Record set:
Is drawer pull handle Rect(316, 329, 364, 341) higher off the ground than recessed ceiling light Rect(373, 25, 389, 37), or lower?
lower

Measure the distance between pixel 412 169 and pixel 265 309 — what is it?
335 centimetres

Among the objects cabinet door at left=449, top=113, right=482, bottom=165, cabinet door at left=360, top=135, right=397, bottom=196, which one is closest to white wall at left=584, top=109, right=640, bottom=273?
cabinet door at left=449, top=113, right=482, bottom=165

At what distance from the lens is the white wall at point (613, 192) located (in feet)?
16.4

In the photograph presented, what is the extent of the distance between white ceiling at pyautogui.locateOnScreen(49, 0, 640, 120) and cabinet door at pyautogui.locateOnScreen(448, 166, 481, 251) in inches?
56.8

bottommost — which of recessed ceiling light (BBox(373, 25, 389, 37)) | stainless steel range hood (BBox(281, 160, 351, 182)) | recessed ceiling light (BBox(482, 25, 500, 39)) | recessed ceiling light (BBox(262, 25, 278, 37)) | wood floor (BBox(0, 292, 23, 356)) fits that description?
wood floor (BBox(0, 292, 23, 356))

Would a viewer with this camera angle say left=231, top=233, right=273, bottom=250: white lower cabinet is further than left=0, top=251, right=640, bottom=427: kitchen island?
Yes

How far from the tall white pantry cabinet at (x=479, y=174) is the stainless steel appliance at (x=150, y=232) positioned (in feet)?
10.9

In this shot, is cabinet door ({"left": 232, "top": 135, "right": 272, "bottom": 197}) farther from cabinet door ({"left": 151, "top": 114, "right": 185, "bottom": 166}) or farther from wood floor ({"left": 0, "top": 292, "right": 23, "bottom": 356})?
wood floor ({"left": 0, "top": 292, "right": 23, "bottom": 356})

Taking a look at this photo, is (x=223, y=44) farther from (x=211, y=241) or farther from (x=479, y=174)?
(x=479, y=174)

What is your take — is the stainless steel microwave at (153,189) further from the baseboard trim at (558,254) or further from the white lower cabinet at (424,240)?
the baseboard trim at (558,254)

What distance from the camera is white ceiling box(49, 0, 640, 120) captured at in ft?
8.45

Brief: Rewrite the records from their start through the line containing "335 centimetres", replacing "drawer pull handle" with "drawer handle" and leaving everything else as it is.

Written solution:
Is drawer handle Rect(316, 329, 364, 341) higher off the ground than recessed ceiling light Rect(373, 25, 389, 37), or lower?
lower

Measure the distance between pixel 412 169 and pixel 265 309 — what is it?
335 centimetres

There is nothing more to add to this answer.